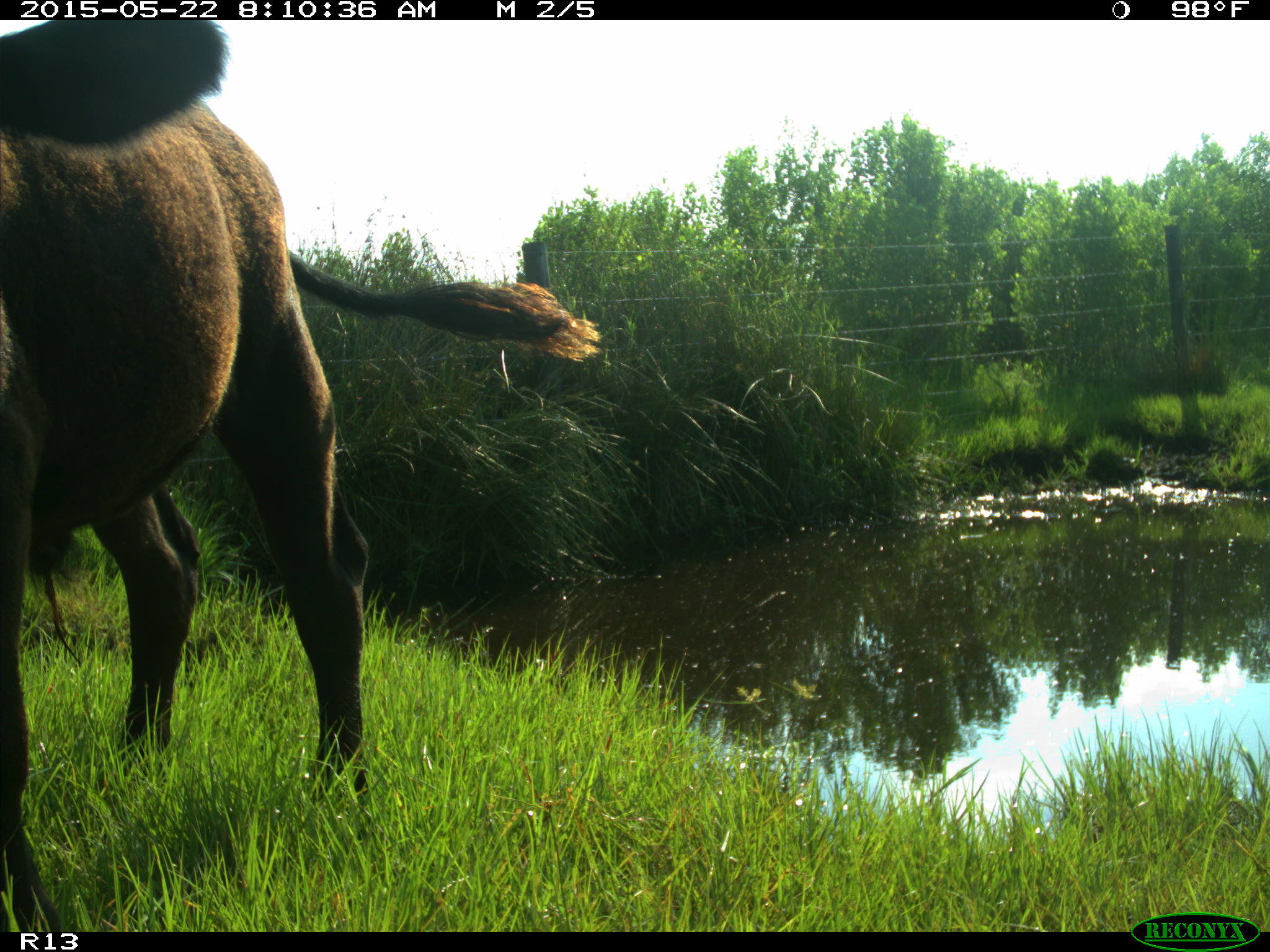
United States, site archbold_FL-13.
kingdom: Animalia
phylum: Chordata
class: Mammalia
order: Artiodactyla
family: Bovidae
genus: Bos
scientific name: Bos taurus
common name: domestic cow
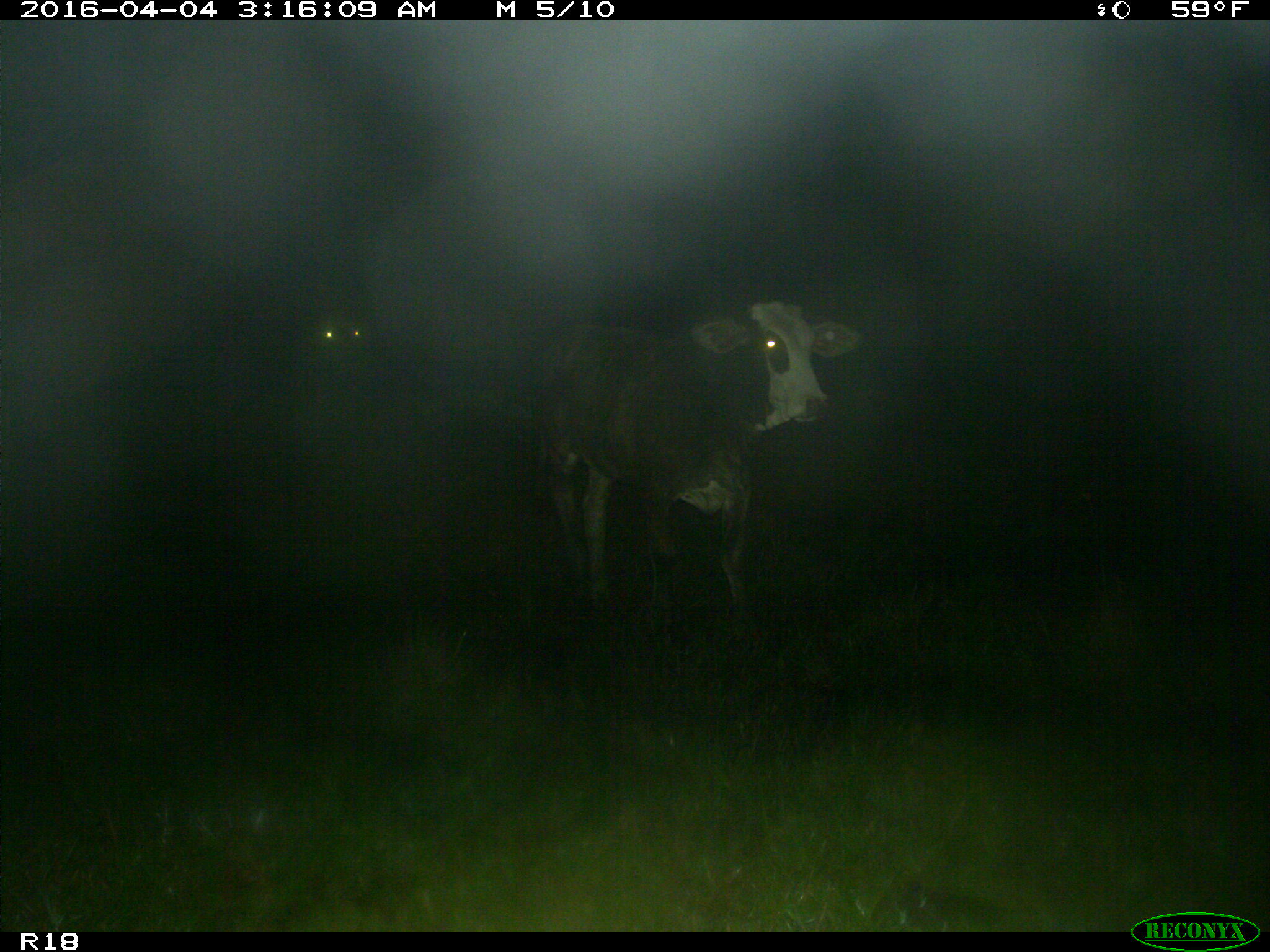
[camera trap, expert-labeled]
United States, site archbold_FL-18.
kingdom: Animalia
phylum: Chordata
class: Mammalia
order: Artiodactyla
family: Bovidae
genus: Bos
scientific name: Bos taurus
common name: domestic cow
Bos taurus (domestic cow).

Instructions for the task -> Exactly reproduce each record, leaving out any pictures.

Completed task ->
United States, site archbold_FL-13.
kingdom: Animalia
phylum: Chordata
class: Mammalia
order: Artiodactyla
family: Bovidae
genus: Bos
scientific name: Bos taurus
common name: domestic cow
[camera trap, expert-labeled]
United States, site archbold_FL-18.
kingdom: Animalia
phylum: Chordata
class: Mammalia
order: Artiodactyla
family: Bovidae
genus: Bos
scientific name: Bos taurus
common name: domestic cow
Bos taurus (domestic cow).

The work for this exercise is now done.